Submissions

 Submissions/CFPs CLOSED

Past Calls:

Almanac for the Anthropocene: A Compendium of Solarpunk Futures 

Submissions are closed unless you have a recipe/blueprint/direct action–basically, anything except essays. If you have something that might work, please feel free to contact us until March 15th.

Under contract for Salvaging the Anthropocene series from West Virginia University Press:

Our goal with this edited collection is to provide an accessible handbook to transform the Anthropocene rather than fear it. Each chapter will have the same basic outline of interdisciplinary theory, solarpunk testimonies, and practical action. The action could take the form of recipes, building plans, how to organize a protest, etc. Each action will emphasize not just resistance to capitalism and climate disaster on its own, but also on how these ideas can be molded to resist capitalism structurally. The four sections will focus on ingenuity, generative, independence, and community.

What is Solarpunk?

A solarpunk imagines new futures in the shadow of and in opposition to environmental collapse, then works to create those futures. A solarpunk doesn’t just have ideas and beliefs; a solarpunk enacts. On paper, being a solarpunk might sound like being a Marxist, a municipalist, or another ideology entirely. Yet, a different kind of necessity turns solarpunk thought into action. Mainly extinction. A solarpunk might approach a problem with the following questions: How do my actions impact my human and nonhuman community? What intentionality fuels this issue? Does the following action dismantle a damaging system like capitalism? Does this action produce radical care of self and others? Does this action overcome the cultural desire to consume?

In other words, being a solarpunk is not just about solar. Neither is it Woodstock for the new millennium. The emphasis on solar reminds us of environmental interconnectedness. Human-nonhuman-sunlight-nightlight-mineral-oil-ocean-and-and-and. A solarpunk gives life back to words like intersectional and community.

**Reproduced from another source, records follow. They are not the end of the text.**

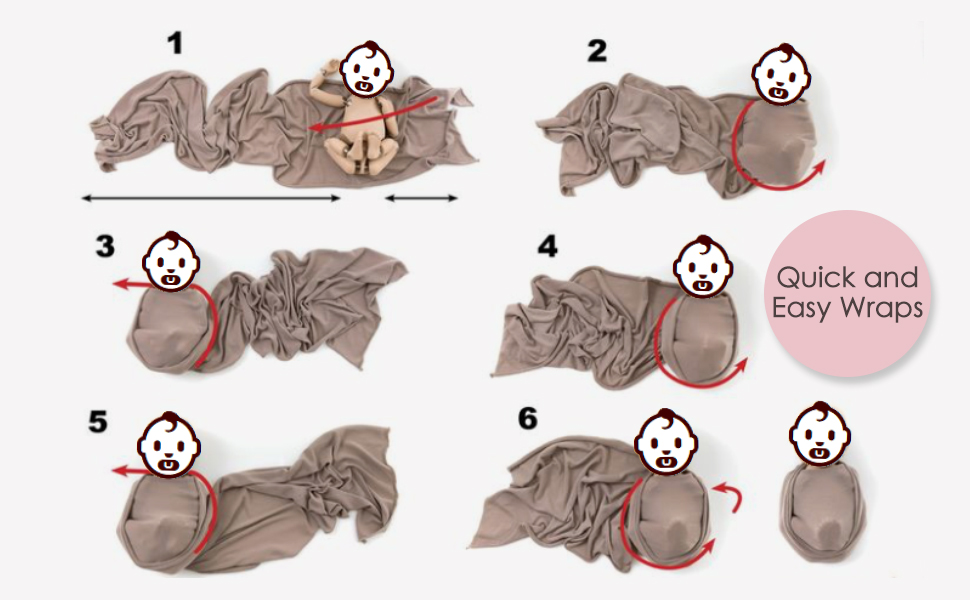 1

2

3

4

Quick and Easy Wraps

5

6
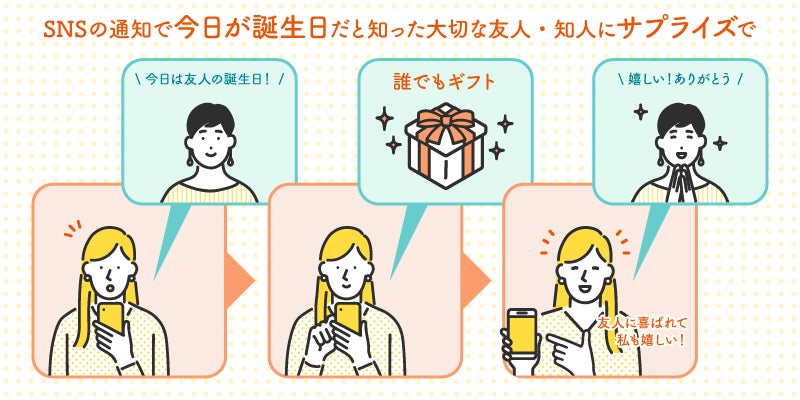 SNSの通知で今日が誕生日だと知った大切な友人・知人にサプライズで

\ 今日は友人の誕生日！ /

誰でもギフト

\ 嬉しい！ありがとう /

友人に喜ばれて私も嬉しい！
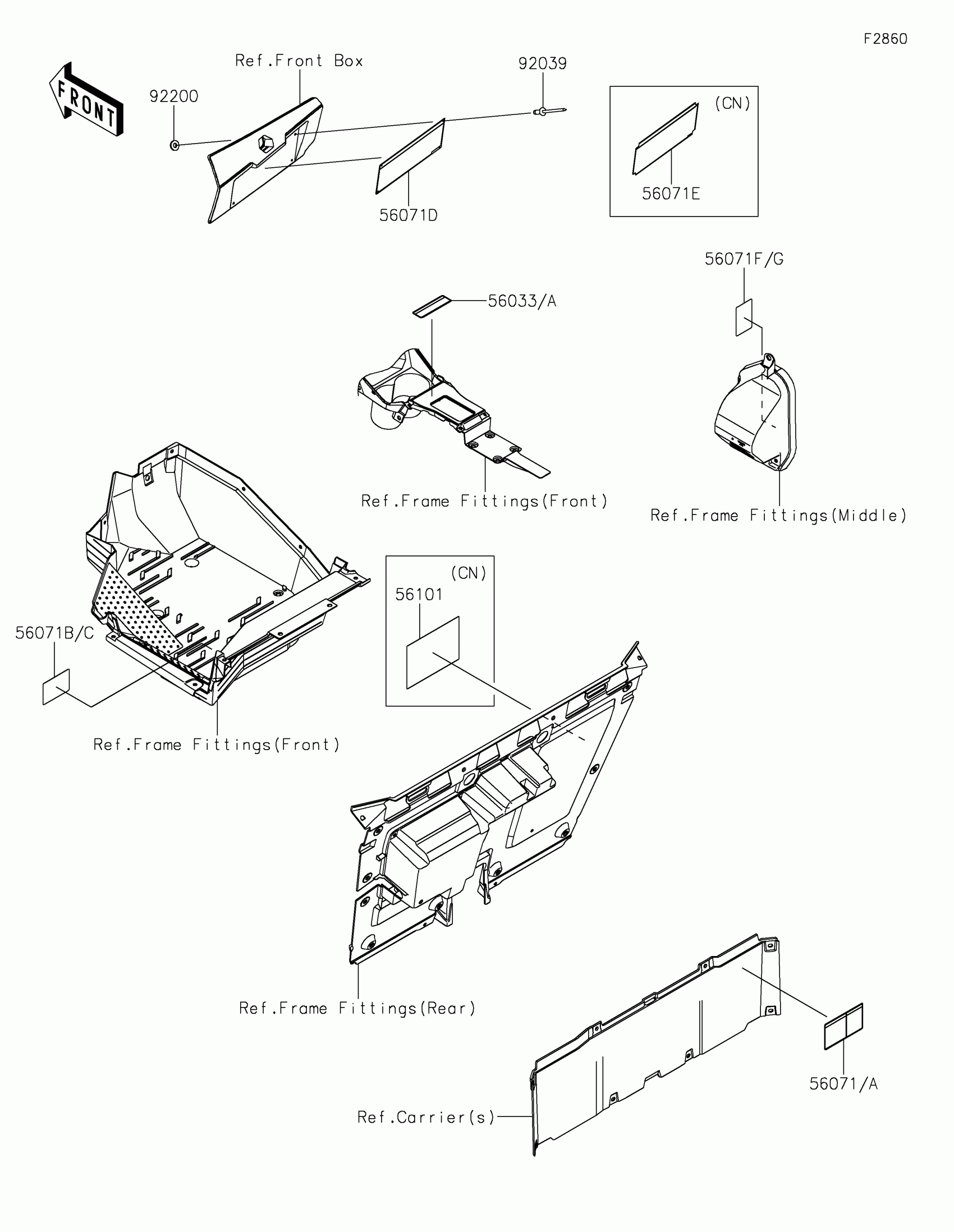 F2860

FRONT

Ref.Front Box

92039

92200

(CN)

56071E

56071D

56071F/G

56033/A

Ref.Frame Fittings(Front)

Ref.Frame Fittings(Middle)

(CN)

56101

56071B/C

Ref.Frame Fittings(Front)

Ref.Frame Fittings(Rear)

56071/A

Ref.Carrier(s)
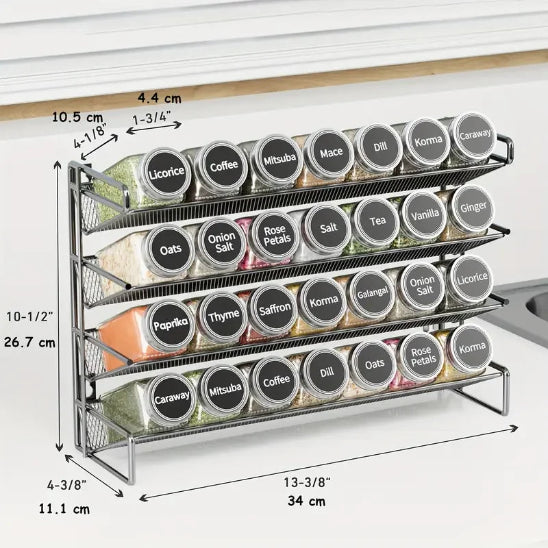 4.4 cm
10.5 cm
1-3/4"
4-1/8"

Licorice
Coffee
Mitsuba
Mace
Dill
Korma
Caraway

Oats
Onion Salt
Rose Petals
Salt
Tea
Vanilla
Ginger

Paprika
Thyme
Saffron
Korma
Galangal
Onion Salt
Licorice

Caraway
Mitsuba
Coffee
Dill
Oats
Rose Petals
Korma

10-1/2"
26.7 cm

4-3/8"
11.1 cm

13-3/8"
34 cm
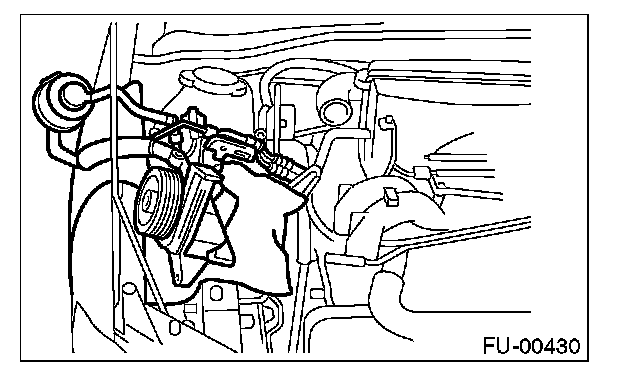 FU-00430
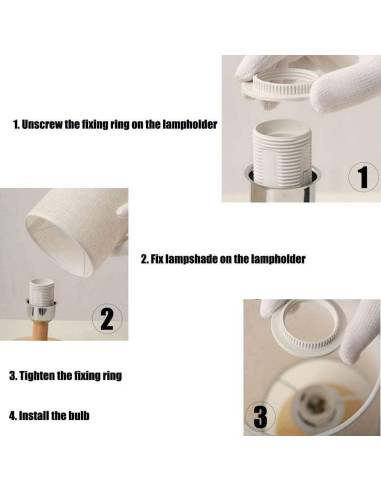 1. Unscrew the fixing ring on the lampholder

1

2. Fix lampshade on the lampholder

2

3. Tighten the fixing ring

4. Install the bulb

3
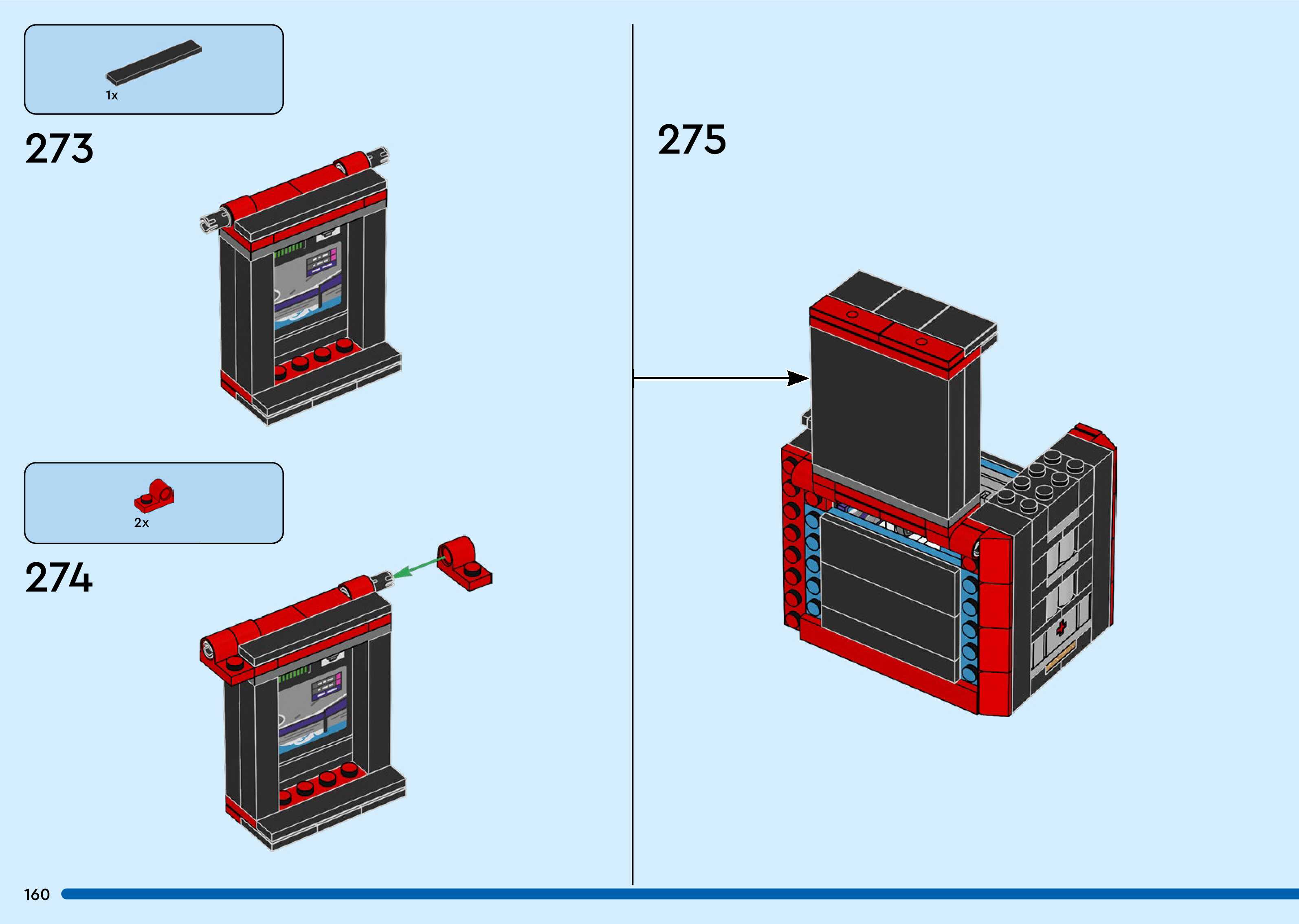 1x

273

2x

274

275

160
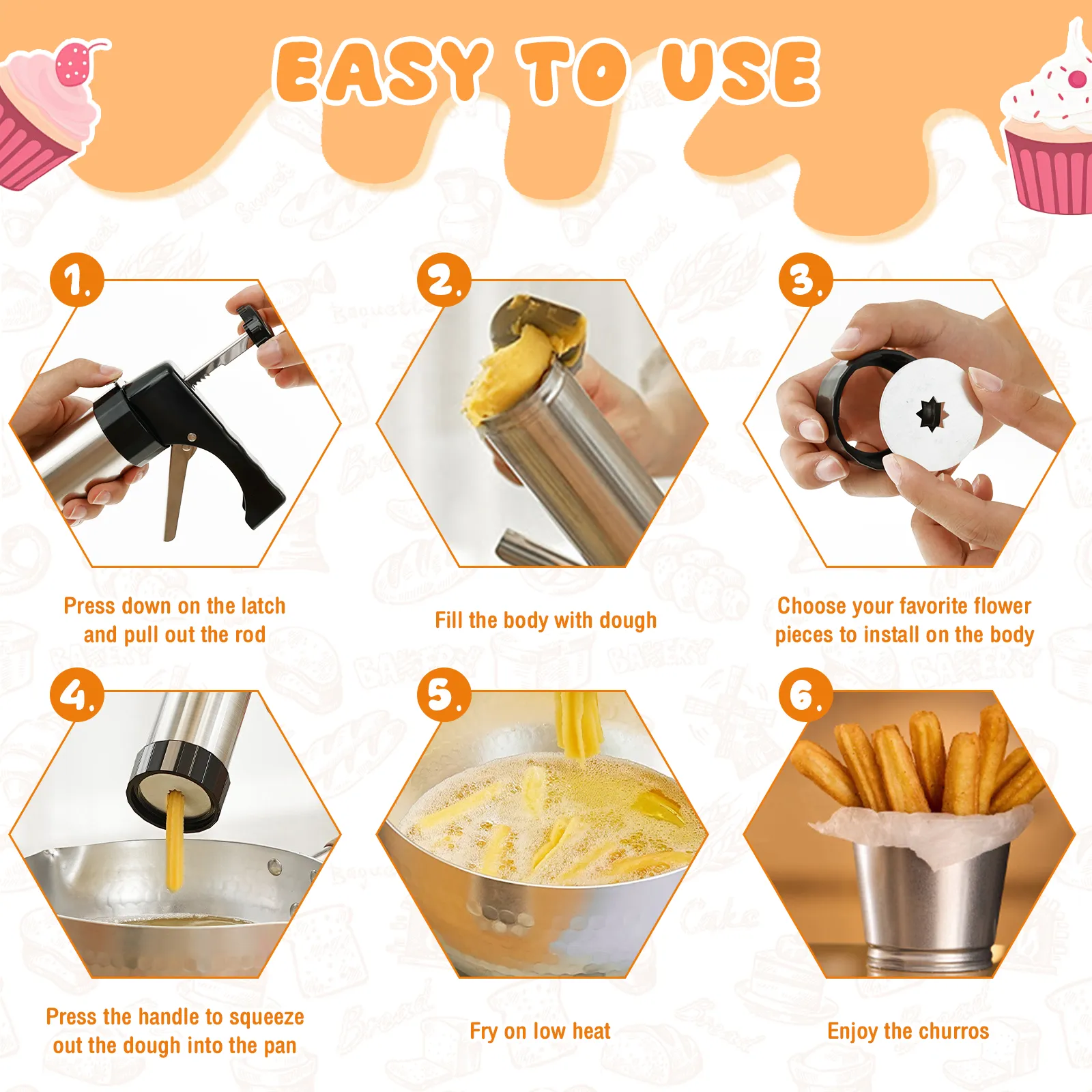 EASY TO USE

1.

Press down on the latch and pull out the rod

2.

Fill the body with dough

3.

Choose your favorite flower pieces to install on the body

4.

Press the handle to squeeze out the dough into the pan

5.

Fry on low heat

6.

Enjoy the churros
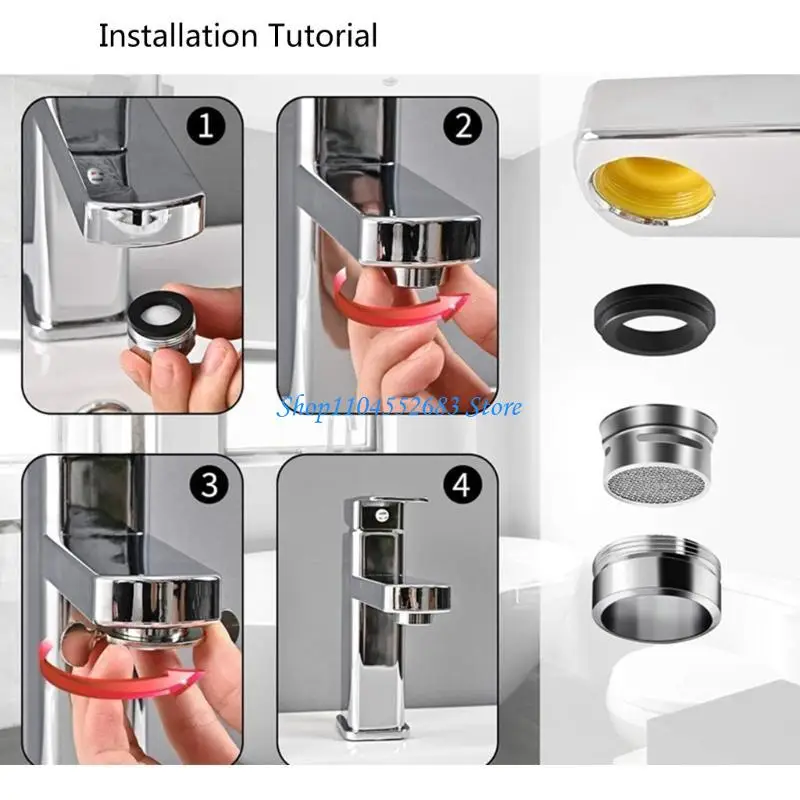 Installation Tutorial

1

2

Shop1104552683 Store

3

4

Solarpunk grew to life online sometime in 2008 but became more widely recognized with the publication of Solarpunk: Histórias ecológicas e fantásticas em um mundo sustentável edited by Gerson Lodi-Ribeiro in 2012 and Adam Flynn’s “Notes toward a Solarpunk Manifesto” in 2014. Returning to the collective roots of cyberpunk, the first solarpunks gravitated to online spaces to build the lifestyle. A consistent interest in community, green spaces, and practical but pleasant art-nouveau design defined early solarpunk, though the community debated how these elements would be included in deserts or less hospitable climates. Foundationally, solarpunk rejected the dystopian hopelessness of speculative literature trending after 9/11. This rejection of dystopia did not mean embracing utopia, however. Rather, solarpunks aimed for something in the middle, such as the ambiguous utopias of Ursula K. Le Guin’s work. The goal of solarpunk was not to dream of perfect worlds but to strive for something sustainable in the Anthropocene.

Guidelines

We invite contributors from all disciplines, and we especially encourage and welcome submissions from diverse voices and under-represented populations, including, but not limited to, people of color, members of the LGBTQ+ community, those with disabilities, and the elderly. Authors of all walks of life should feel encouraged to send us work that engages with solarpunk in some way. We are looking for, but not limited to:

  • Short critical papers (preferably around 3,000 words but if it’s longer, we will still consider it)
  • Interviews/Talks
  • Scientific reports
  • Recipes
  • Blueprints
  • Maps
  • Sidebars/Short thoughts (150 words)
  • Illustrative explorations
  • Inventions
  • Designs
  • Thought experiments

As solarpunk is a growing area of creation and study, we will be accepting abstracts, queries, proposals, and complete submissions. If you have questions, please e-mail us. We will be accepting on a rolling basis, but final deadline for complete submissions is January 15th as the manuscript will be submitted on February 15th.

E-mail submissions and queries to solarpunkwagner[at]gmail.com

If applicable, please submit in MLA format.

For more information on solarpunk, please see our previous edited collection: Sunvault: Stories of Solarpunk & Eco-Speculation

A note on lack of payment: since we are posting this call for submissions on solarpunk and creative writing venues, we wanted to explain why we cannot offer pro rates like we did with our first book, Sunvault. Unfortunately, it’s not a great answer. Simply, the academic publishing system doesn’t work that way. In fact, sometimes it works the opposite, and paying authors can be seen to devalue the book (I know, that’s not a good reason). If your work is accepted, you will have an academic publication on your record. If that’s of interest to you, then we hope you will submit!

About Us: Phoebe Wagner is currently pursuing a PhD in English at University of Nevada: Reno while Brontë attempts to balance independent scholarship and creative writing.